CAROLINE WELLBERY, M.D.
Georgetown University School of Medicine
Washington, D.C.

See article on page 2287.

Emergency contraception is an effective, if underused, means of preventing pregnancy when unprotected intercourse has occurred. Why should physicians know about emergency contraception? Unwanted pregnancies exact a high price emotionally and economically.¹ Inconsistent use of contraceptives, contraceptive accidents and sexual assault are all situations one wishes would never occur, but do. Emergency contraception offers a cost-effective chance to intervene in response to such unanticipated exposures. A major public health advantage of emergency contraception is that its appropriate use decreases reliance on abortion: it is estimated that emergency contraception would prevent one half of all unintended pregnancies, another one half of which would have ended in abortion.²

The underuse of emergency contraception may be related to a lack of marketing. Although the most common type of emergency contraception is nothing more than oral contraceptives given in high doses, manufacturers cannot promote their products for emergency use without specific labeling by the U.S. Food and Drug Administration (FDA). Now that there are two FDA-labeled, dedicated products, Preven (an emergency contraception kit with levonorgestrel 0.25 mg/ethinyl estradiol 50 µg [4 tablets]) and Plan B (levonorgestrel 0.75 mg [two tablets]), it is possible that physician and public awareness of emergency contraception will increase. Plan B appears to be even more effective than the Yuzpe regimen (the combined estrogen-progestin approach) and is significantly better tolerated.³ Change occurs slowly, however, and the politics of contraception may force the discussion and distribution of emergency contraception to maintain a low public profile. Preven and Plan B may not be universally available in pharmacies for some time.

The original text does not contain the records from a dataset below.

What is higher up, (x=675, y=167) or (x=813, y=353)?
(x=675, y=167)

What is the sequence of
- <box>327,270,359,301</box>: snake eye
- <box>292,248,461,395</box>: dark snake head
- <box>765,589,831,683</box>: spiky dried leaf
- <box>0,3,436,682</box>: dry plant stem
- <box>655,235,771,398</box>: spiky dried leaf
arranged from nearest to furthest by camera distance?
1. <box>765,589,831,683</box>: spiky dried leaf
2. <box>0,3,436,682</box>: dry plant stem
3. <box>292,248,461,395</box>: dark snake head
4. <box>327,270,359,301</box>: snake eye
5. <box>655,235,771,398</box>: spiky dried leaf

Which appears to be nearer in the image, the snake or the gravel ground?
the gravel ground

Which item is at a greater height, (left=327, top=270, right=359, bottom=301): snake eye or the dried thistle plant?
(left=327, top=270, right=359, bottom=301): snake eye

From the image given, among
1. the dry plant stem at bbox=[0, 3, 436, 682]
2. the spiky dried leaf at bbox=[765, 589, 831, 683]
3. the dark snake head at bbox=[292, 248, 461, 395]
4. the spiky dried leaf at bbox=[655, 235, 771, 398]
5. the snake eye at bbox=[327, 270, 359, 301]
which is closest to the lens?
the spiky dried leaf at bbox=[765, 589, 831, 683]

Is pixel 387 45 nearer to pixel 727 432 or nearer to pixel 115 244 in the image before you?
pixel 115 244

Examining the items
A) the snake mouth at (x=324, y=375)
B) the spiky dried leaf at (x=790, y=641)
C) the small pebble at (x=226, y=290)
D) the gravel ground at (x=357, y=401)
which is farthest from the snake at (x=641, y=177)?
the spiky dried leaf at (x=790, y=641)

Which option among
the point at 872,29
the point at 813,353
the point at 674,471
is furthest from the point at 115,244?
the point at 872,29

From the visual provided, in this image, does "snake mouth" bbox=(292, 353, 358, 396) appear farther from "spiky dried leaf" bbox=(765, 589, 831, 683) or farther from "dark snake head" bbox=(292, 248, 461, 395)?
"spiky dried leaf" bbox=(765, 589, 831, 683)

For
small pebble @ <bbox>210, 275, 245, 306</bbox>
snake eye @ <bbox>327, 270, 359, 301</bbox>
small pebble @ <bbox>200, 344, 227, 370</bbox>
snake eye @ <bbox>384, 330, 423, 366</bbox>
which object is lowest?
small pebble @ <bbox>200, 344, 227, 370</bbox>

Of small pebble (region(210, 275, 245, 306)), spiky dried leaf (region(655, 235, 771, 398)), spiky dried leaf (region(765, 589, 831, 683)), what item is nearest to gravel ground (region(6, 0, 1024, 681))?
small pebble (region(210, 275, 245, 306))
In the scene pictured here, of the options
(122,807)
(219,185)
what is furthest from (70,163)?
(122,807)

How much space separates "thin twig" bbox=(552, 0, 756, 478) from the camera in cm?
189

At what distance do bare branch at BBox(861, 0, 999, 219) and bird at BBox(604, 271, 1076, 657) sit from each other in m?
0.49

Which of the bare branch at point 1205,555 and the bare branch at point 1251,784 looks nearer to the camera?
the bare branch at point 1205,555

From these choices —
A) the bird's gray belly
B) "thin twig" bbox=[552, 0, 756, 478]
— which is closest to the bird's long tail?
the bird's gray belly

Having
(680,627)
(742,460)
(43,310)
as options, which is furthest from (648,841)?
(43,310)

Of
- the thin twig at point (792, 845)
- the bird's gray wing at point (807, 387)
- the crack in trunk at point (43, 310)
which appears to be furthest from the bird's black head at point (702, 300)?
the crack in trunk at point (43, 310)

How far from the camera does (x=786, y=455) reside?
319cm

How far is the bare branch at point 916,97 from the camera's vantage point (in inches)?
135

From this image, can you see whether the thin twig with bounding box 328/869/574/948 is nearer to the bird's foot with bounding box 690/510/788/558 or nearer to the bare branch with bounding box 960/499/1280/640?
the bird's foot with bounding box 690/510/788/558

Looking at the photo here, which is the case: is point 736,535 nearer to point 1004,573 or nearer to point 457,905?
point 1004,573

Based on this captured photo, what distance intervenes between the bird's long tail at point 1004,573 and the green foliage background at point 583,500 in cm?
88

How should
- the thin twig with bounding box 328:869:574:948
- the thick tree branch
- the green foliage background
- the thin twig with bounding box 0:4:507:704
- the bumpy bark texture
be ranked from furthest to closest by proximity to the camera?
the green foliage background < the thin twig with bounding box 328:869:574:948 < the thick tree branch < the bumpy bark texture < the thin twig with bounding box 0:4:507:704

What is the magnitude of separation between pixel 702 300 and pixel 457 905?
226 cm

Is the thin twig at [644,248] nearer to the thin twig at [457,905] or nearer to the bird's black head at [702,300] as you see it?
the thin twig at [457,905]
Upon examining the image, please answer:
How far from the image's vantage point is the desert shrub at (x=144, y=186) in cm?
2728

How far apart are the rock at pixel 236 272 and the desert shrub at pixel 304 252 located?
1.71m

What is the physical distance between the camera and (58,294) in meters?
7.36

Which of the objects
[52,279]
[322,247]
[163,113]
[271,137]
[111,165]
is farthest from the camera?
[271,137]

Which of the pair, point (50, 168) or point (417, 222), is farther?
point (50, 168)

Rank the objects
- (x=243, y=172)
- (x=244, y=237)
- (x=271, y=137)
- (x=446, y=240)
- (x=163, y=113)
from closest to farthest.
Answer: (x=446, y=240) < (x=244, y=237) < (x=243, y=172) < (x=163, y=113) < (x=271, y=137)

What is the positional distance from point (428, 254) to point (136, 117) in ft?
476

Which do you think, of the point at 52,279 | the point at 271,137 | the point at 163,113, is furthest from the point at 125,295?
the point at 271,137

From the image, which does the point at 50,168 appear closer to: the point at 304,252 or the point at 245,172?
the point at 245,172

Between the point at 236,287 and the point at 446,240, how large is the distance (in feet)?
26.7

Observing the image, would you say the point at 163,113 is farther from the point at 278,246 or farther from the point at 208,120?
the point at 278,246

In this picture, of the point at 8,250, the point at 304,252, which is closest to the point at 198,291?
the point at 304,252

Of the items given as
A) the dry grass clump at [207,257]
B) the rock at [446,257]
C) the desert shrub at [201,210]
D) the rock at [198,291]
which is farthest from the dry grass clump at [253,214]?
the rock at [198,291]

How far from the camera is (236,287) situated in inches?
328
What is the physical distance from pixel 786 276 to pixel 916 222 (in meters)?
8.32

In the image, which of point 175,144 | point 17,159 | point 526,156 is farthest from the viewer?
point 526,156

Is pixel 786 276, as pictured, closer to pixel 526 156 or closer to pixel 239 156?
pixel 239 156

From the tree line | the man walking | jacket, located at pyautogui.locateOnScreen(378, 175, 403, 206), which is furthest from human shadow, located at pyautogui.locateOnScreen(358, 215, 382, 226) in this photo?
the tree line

Easy access to postcoital contraception is important because the first dose of emergency hormone must be taken within 72 hours after unprotected intercourse. Studies have shown that emergency contraception can be self-administered. In one study,⁴ women who used emergency contraception at home were more likely to use it than those who had received instructions about it but had to call a physician to obtain it. During the 12-month study period, the treatment group did not use emergency contraception more than once, suggesting that it was used appropriately--as an emergency measure, not as the sole method of contraception.

Physicians should do their part to ensure knowledge and to facilitate access to emergency contraception. Ideally, emergency contraception should be available without a prescription. In a pilot program in Washington state, women could obtain emergency contraception directly from pharmacists. During its implementation, almost 12,000 prescriptions were filled (personal communication, Kristin Marciante, March 15, 2000).

Although more like programs may be established in the future, what can physicians tell their patients in the meantime? First, physicians should incorporate education about emergency contraception into routine office visits--advising all patients of reproductive age about the available options, offering patients a prescription or a ready-made packet from the office so that they will have emergency contraception available if they need it.

Physicians can create emergency contraception packets by using the options listed in Table 2 of the accompanying article.⁵ Preven and Plan B can be obtained through federally funded clinics and college health centers and can also be ordered from a drug distribution house or over the telephone by qualified providers (to obtain Plan B, telephone 800-330-1271 or fax 877-407-3801).

An excellent Web site (http://ec.princeton.edu/) is available, and there is also an information line that will answer questions from physicians and patients (888-NOT-2-LATE). Emergency contraception is not an effective method of ongoing birth control. However, when used as indicated, it may prevent unintended pregnancies and reduce the number of abortions.

REFERENCES

1. Trussell J, Ellertson C, Stewart F, Koenig J, Raymond EG, Shochet T. Emergency contraception: a cost-effective approach to preventing unintended pregnancy. Women's Health Prim Care 1998;1:55-69.
2. Henshaw SK. Unintended pregnancy in the United States. Family Plann Perspect 1998;30:24-9,46.
3. Task Force on Postovulatory Methods of Fertility Regulation. Randomised controlled trial of levonorgestrel versus the Yuzpe regimen of combined oral contraceptives for emergency contraception. Lancet 1998;352:428-33.
4. Glasier A, Baird D. The effects of self-administering emergency contraception. N Engl J Med 1998; 339:1-4.
5. Wertheimer RE. Emergency postcoital contraception. Am Fam Physician 2000;62:2287-92.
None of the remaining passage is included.